Opposition leader Sam Rainsy has repeatedly attacked the forces as a tool of the CPP. Hum­an rights groups have accused the militias of carrying out executions of political opponents and extrajudicial killings.

“I want the government to demobilize these militias because there is no point in keeping them if we have peace,” Rainsy said Wednesday. “It wastes a lot of money which could be used for development.”

Though originally formed to protect villages against Khmer Rouge attacks, proponents of the militias say they often keep order in towns without adequate police.

Co-Defense Minister Tea Banh said Wednesday that authority over the force soon will be transferred to the Ministry of Interior, and the $2.6 million allocation to clothe and feed them has been eliminated from the budget.
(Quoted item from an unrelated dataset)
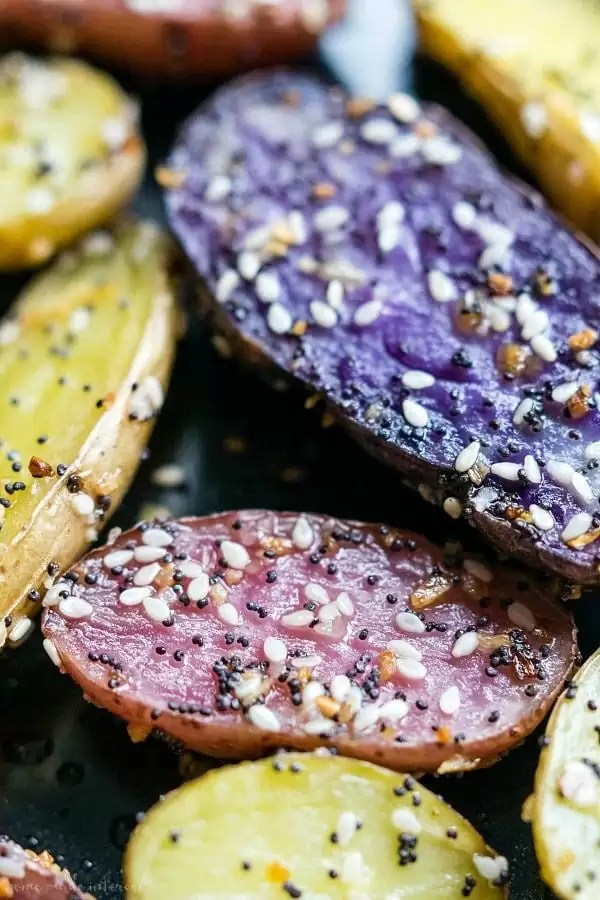 A close-up showing Everything Bagel seasoning on Roasted Fingerling Potatoes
But details on how many militiamen will be demobilized and over what period of time remain to be worked out, he said.

Co-Minister of Interior Sar Kheng complained that the lack of earmarked funding will make the task of demobilizing the militiamen harder. “We need a budget to cut them.”

In preparation for the demobilization, the government has been quietly organizing commune-, village- and neighborhood-level security units to act as lookouts and assist police.

But that in turn has fueled fears among some that the same militias will continue to operate—carrying out political intimidation and mob violence in the leadup to the commune elections with sticks and rocks instead of guns.

“I don’t know what will happen,” Tea Banh said. “We will consider whether and how many of them should be kept and how many demobilized.”